Artikel 5.1e Regeling langdurige zorg
(…)
4. Het zorgkantoor kan onder daarbij te stellen voorwaarden in het voordeel van de verzekerde afwijken van de bedragen genoemd in bijlage H indien de verzekerde naar het oordeel van het zorgkantoor aanspraak heeft op meer zorg als bedoeld in artikel 2.2 van deze regeling.
Artikel 5.22 Regeling langdurige zorg
1. Het uit het persoonsgebonden budget te betalen bruto loon of de te betalen vergoeding aan een zorgaanbieder bedraagt ten hoogste € 21,14 per uur, tenzij de verzekerde kan aantonen dat de zorg is verleend door:
a. een onderneming als bedoeld in artikel 5, onderdelen a, c, d of e, van de Handelsregisterwet 2007 waarvan de activiteiten blijkens de inschrijving in het handelsregister, bedoeld in artikel 2 van die wet, geheel of gedeeltelijk bestaan uit het verlenen van zorg als bedoeld in artikel 3.3.3 van de wet;
b. een onderneming als bedoeld in artikel 5, onderdeel b, van de Handelsregisterwet 2007 waarvan de activiteiten blijkens de inschrijving in het handelsregister, bedoeld in artikel 2 van die wet, geheel of gedeeltelijk bestaan uit het verlenen van zorg als bedoeld in artikel 3.3.3 van de wet, en die toebehoort aan een zelfstandige zonder personeel;
c. een persoon die is ingeschreven in het register, bedoeld in artikel 3 van de Wet op de beroepen in de individuele gezondheidszorg, voor het uitoefenen van een beroep voor het verlenen van zorg als bedoeld in artikel 3.3.3 van de wet.
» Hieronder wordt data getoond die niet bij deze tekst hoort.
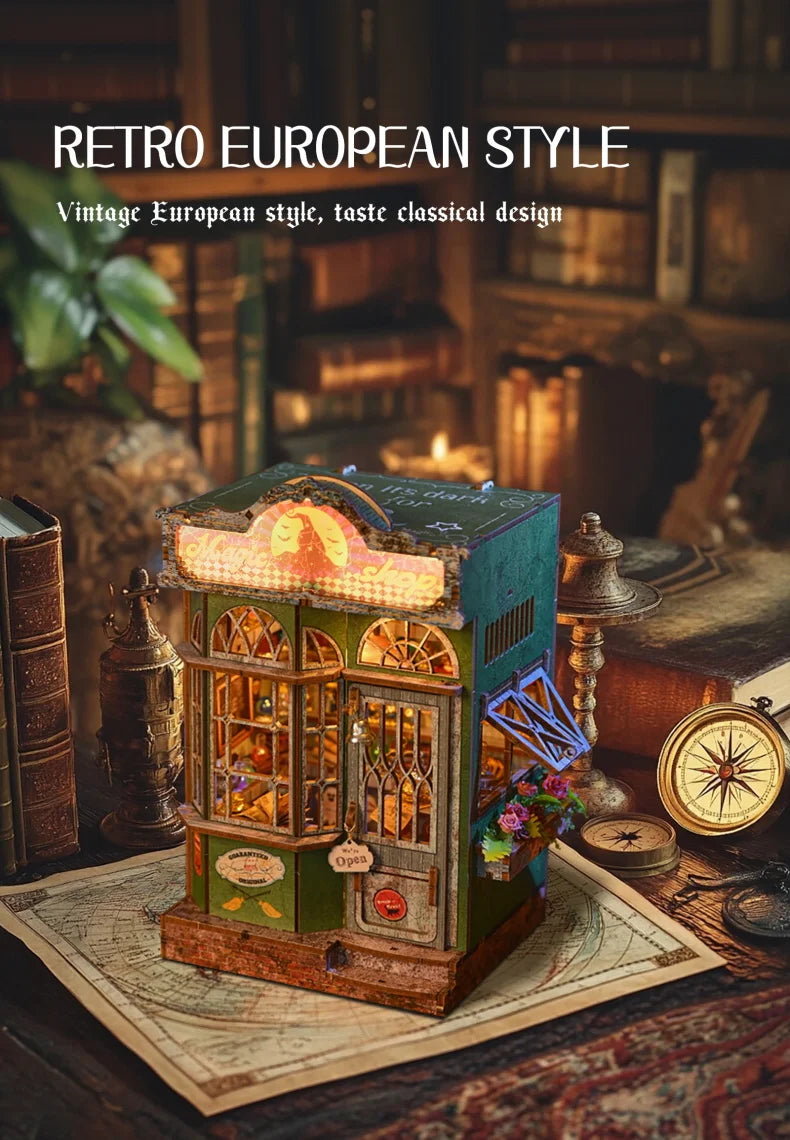 A detailed miniature wooden book nook kit featuring an ornate facade and glass windows, displayed on a rustic surface.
2. In afwijking van het eerste lid wordt een bruto uurloon dan wel vergoeding van ten hoogste € 66,60 per uur of € 61,32 per dagdeel gehanteerd of een bruto loon dan wel vergoeding van ten hoogste het door de zorgautoriteit op grond van de Wet marktordening gezondheidszorg voor de desbetreffende zorg vastgestelde hoger tarief, indien:
a. de verzekerde kan aantonen dat de zorg is verleend door een onderneming als bedoeld in het eerste lid, onderdelen a of b, of een persoon als bedoeld in het eerste lid, onderdeel c; of
b. een verzekerde voor 1 januari 2014 een persoonsgebonden budget ontving als bedoeld in de Algemene Wet Bijzondere Ziektekosten en onafgebroken een persoonsgebonden budget als bedoeld in de Algemene Wet Bijzondere Ziektekosten of de wet heeft ontvangen.
(…).

Voetnoten

1.Zie Staatscourant 2019, nr. 70431, blz. 22.
2.Artikel 5.22, tweede lid, aanhef en onder b, van de Rlz.